The views that MySQL creates are unable to reuse multi-column indexes, which meant that most of our models needed manual index creation, which is only possible on an actual table. This meant that we had to materialize most of our views (not really an issue, ultimately, we only have small amounts of data). From our dbt_project.yml
file:
# we need to materialize these to have decent indexes
customer_order_counts_per_year:
materialized: table
customer_order_counts_total:
materialized: table
customer_orders:
materialized: table
line_items:
materialized: table
Furthermore, I had to add post-hooks
entries to the individual models to create the necessary indexes, again reusing helper macros to avoid having to write too much manual SQL:
{% macro mysql_add_text_index(this, column, len)%}
create index {{ this.name }}__index_on_{{ column }} on {{ this }} ({{ column }}({{len}}))
{% endmacro %}
{% macro mysql_add_index(this, column)%}
create index {{ this.name }}__index_on_{{ column }} on {{ this }} ({{ column }})
{% endmacro %}
{% macro mysql_add_uindex(this, column)%}
alter table {{ this }} add unique index {{ this.name }}__index_on_{{ column }} ({{ column }})
{% endmacro %}
{{
config({
"post-hook": [
"{{ mysql_add_text_index(this, 'billing_email', 12)}}",
],
})
}}
With these changes, most of our models could be computed quite rapidly.
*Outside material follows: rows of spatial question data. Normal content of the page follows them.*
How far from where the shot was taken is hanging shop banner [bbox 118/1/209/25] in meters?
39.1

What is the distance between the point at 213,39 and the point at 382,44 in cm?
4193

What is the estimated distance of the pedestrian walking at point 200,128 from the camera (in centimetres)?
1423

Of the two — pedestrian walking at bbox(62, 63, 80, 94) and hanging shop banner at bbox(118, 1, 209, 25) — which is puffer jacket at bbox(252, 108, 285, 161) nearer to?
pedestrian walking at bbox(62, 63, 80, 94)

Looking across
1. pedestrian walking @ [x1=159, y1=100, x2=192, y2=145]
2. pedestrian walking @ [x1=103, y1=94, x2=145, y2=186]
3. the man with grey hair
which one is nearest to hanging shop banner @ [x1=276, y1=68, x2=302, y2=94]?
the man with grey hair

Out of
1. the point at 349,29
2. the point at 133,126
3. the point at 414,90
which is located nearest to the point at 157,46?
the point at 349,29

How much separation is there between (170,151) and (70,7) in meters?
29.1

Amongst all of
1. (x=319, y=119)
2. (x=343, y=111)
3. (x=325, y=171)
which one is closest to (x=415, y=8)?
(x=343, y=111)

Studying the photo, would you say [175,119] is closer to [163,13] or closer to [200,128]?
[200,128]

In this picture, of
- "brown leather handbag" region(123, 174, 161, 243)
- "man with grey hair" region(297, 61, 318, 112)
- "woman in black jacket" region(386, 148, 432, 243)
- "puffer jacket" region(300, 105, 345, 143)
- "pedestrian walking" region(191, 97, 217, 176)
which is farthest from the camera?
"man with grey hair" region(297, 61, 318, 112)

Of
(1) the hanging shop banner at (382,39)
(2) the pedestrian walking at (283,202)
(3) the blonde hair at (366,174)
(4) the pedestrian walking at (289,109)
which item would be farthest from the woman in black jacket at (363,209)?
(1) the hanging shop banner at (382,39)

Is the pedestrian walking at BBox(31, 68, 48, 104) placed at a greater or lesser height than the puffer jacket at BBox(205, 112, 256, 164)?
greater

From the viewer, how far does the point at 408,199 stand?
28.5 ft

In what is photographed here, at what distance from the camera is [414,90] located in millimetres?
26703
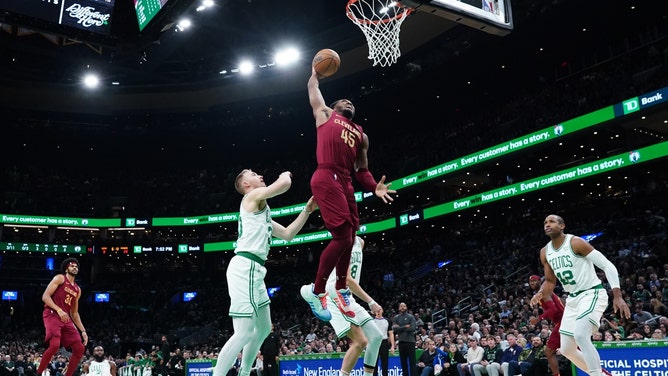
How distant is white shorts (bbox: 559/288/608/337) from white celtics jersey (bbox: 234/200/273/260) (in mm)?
3839

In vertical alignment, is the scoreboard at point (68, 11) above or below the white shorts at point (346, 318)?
above

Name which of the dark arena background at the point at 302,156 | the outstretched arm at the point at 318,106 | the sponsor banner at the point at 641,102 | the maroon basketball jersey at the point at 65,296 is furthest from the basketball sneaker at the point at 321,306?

However, one oddity remained. For a very specific materialized table (not even a big one), the following model using it would hang. I didn't have time to investigate this more closely, although I'm sure I would learn much about MySQL. I ended up adding a DO SLEEP(5)
to the pre-hook of that model. This is really just like embedded programming, if you ask me.
{{
config({
"pre-hook": [
"DO SLEEP(5)",
],
"post-hook": [
"{{ mysql_add_text_index(this, 'billing_email', 12) }}",
"{{ mysql_add_index(this, 'fiscal_year') }}",
"{{ mysql_add_index(this, 'previous_fiscal_year') }}",
]
})
}}
Conclusion
With these changes, I could move our analytics pipeline to run directly against our production DB, with no performance impact. WordPress is already quite the rapacious beast in terms of performance; one more query run twice daily with 18 joins didn't really register.